Detection phase: Alerts integrated with PagerDuty or Opsgenie fire when SLO burn rates exceed thresholds. The alert links directly to a dashboard showing the incident's scope: which services are affected, since when, and how much error budget has burned.

Triage phase: The engineer uses the platform to scope the blast radius. Dashboards show whether the issue is isolated to one region, one service version, or one dependency. Service maps (topology graphs) in Datadog, Dynatrace, or Grafana show real-time dependency health.

Diagnosis phase: The engineer pivots from the metric anomaly to distributed traces for that time window. Traces show which service added unexpected latency and where in the call chain. From a suspicious span, the engineer pivots to structured logs for that trace ID to see the exact error message and stack trace.

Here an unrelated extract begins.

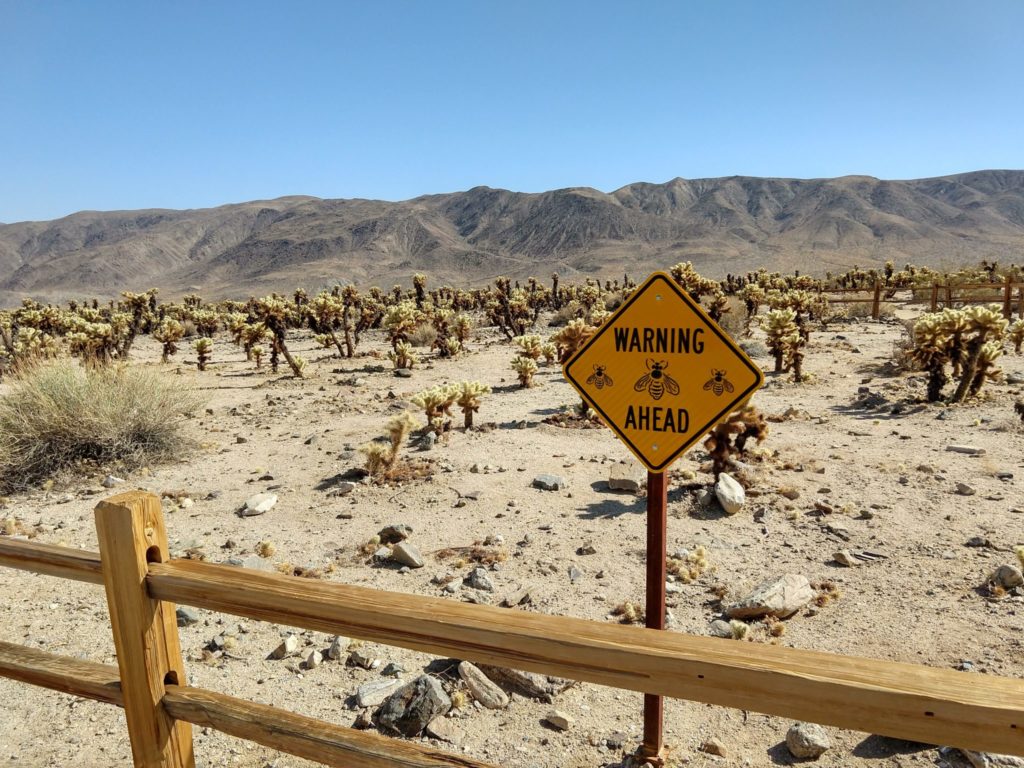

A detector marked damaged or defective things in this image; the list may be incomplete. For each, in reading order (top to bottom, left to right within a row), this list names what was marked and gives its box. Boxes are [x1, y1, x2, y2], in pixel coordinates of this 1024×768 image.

rusty metal post [644, 472, 668, 764]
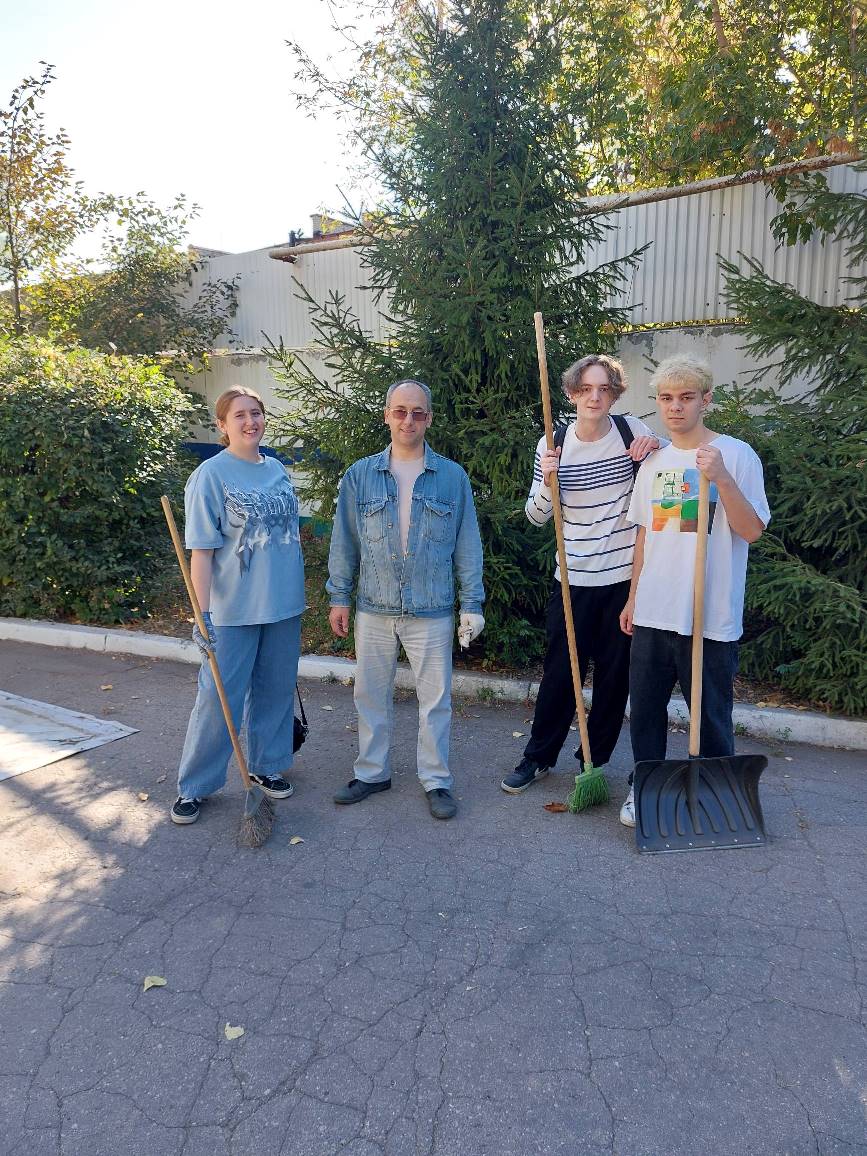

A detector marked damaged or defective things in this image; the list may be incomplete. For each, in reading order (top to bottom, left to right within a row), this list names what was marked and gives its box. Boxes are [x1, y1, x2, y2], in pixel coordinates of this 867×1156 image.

cracked asphalt [1, 640, 867, 1152]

Mitigation phase: Feature flag systems (LaunchDarkly, Unleash) integrated with the observability platform let engineers disable a feature and immediately see the impact on error rate in the same dashboard. Deployment rollback triggers are linked from incident management tools.

Resolution verification: After mitigation, the platform provides the confirmation signal — SLO burn rate drops back to baseline, error rate returns to normal, traces show clean spans. The engineer can close the incident confidently based on data, not hope.

After deploying a hotfix during an incident, how should an engineer use the observability platform to confirm resolution?
What type of observability visualization shows the real-time dependency topology between microservices during triage?